The Brennan Center has conducted this analysis, concluding that at least $1.9 billion was spent on online ads in the 2024 election.
From the report:
Political advertisers spent $1.9 billion on online ads for the 2024 election on the four largest digital platforms (Meta, Google, Snap, and X) that publish analyzable spending data, according to a new analysis by the Brennan Center, OpenSecrets, and Wesleyan Media Project. Although this is the most complete accounting of online spending to influence the 2024 elections to date, it is an underestimate since no law requires platforms to publish information about political spending.

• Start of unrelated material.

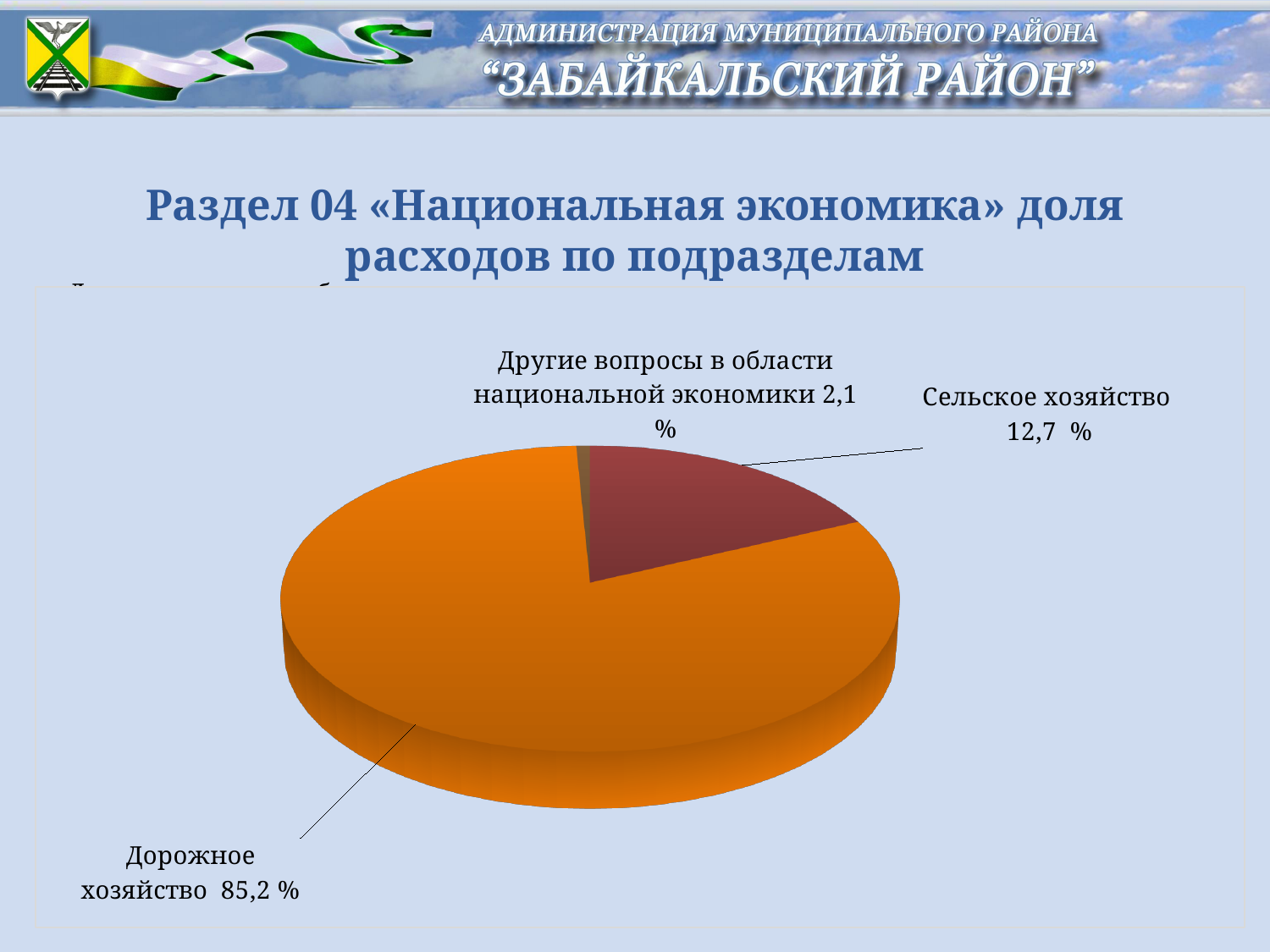
What share of expenditure does Дорожное хозяйство account for? 85,2 % Which subsection has the largest share of expenditure? Дорожное хозяйство How many slices does the pie chart have? 3 What is the title of the chart on the slide? Раздел 04 «Национальная экономика» доля расходов по подразделам Which subsection has the smallest share of expenditure? Другие вопросы в области национальной экономики What is the difference in percentage points between Сельское хозяйство and Другие вопросы в области национальной экономики? 10,6 Which is larger: the share of Сельское хозяйство or the share of Другие вопросы в области национальной экономики? Сельское хозяйство What share is shown for Другие вопросы в области национальной экономики? 2,1 % What share of expenditure does Сельское хозяйство account for? 12,7 % What is the difference in percentage points between Дорожное хозяйство and Сельское хозяйство? 72,5 What colour is the slice for Сельское хозяйство? Dark red What kind of chart is shown on the slide? Pie chart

Some platforms publish no data on this, and the voluntary disclosures of others are unstandardized and likely incomplete.
Our new examination of political ad content in the general election period expands on our summer 2024 and postelection analyses of online ad spending, identifying significant differences in the strategies used by spenders. Parties and outside groups were much more likely than candidates to use negative ads, and their ads focused largely on persuading voters. Candidates’ advertising goals, by contrast, tended to be evenly split between persuading voters and fundraising.

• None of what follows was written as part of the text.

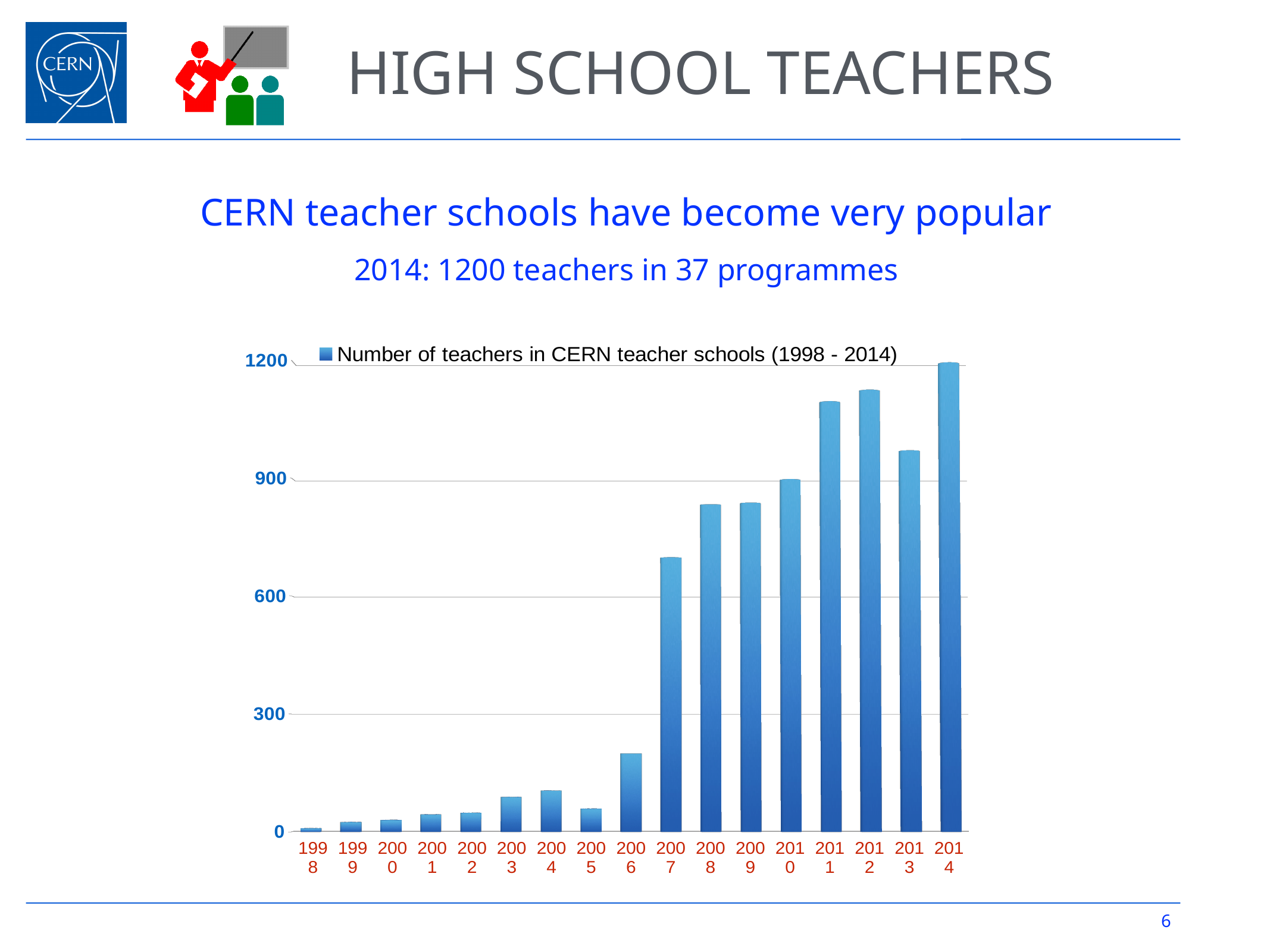
What is the legend entry of the series shown in the chart? Number of teachers in CERN teacher schools (1998 - 2014) How many series does the chart legend list? 1 Which year has the highest number of teachers in CERN teacher schools? 2014 Is the value for 2007 greater or less than 600? greater How many years (bars) are plotted in the chart? 17 Overall, do the values rise or fall from 1998 to 2014? rise Which year has the larger value, 2012 or 2013? 2012 What kind of chart is shown on the slide? bar chart Is the value for 2008 greater or less than 900? less What is the number of teachers in CERN teacher schools in 2014? 1200 Which year has the lowest number of teachers in CERN teacher schools? 1998 Is the value for 2006 greater or less than 300? less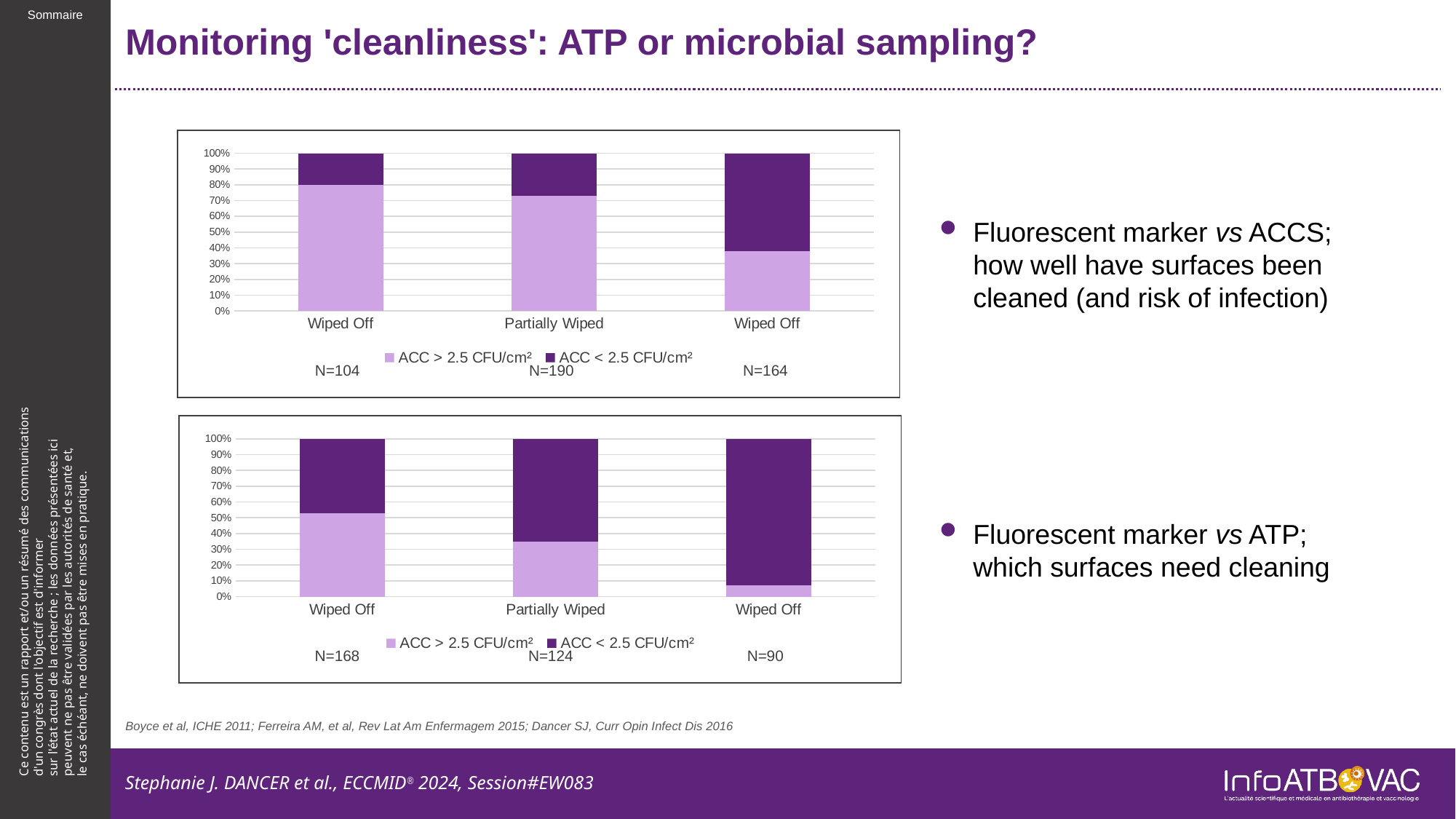
In the top chart, is the ACC > 2.5 CFU/cm² share for the rightmost 'Wiped Off' bar greater or less than 50%? less In the top chart, is the ACC > 2.5 CFU/cm² share for the leftmost 'Wiped Off' bar greater or less than 70%? greater How many bars are plotted in the top chart? 3 In the bottom chart, does the ACC > 2.5 CFU/cm² share rise or fall from left to right across the bars? fall In the bottom chart, is the ACC > 2.5 CFU/cm² share for the rightmost 'Wiped Off' bar greater or less than 20%? less What kind of chart is the top chart on the slide? stacked bar chart In the top chart, which bar has the smallest ACC > 2.5 CFU/cm² share? the rightmost Wiped Off bar What N value is printed under the 'Partially Wiped' bar of the bottom chart? N=124 How many series does the legend of the bottom chart list? 2 In the top chart, is the ACC < 2.5 CFU/cm² share larger for 'Partially Wiped' or for the rightmost 'Wiped Off' bar? the rightmost Wiped Off bar In the bottom chart, which bar has the largest ACC > 2.5 CFU/cm² share? the leftmost Wiped Off bar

Some ELB readers might find this part of the report of particular interest:
There were partisan differences, too: While both sides of the aisle spent on efforts to persuade voters, spending in favor of Democrats was more likely to have fundraising as a goal, and spending in favor of Republicans was more likely to include get-out-the-vote efforts. Additionally, pro-Democratic spenders put a somewhat greater portion of ad money toward contrasting their party’s candidates with their opponents compared with pro-Republican spenders, who spent more on simply promoting their own candidates.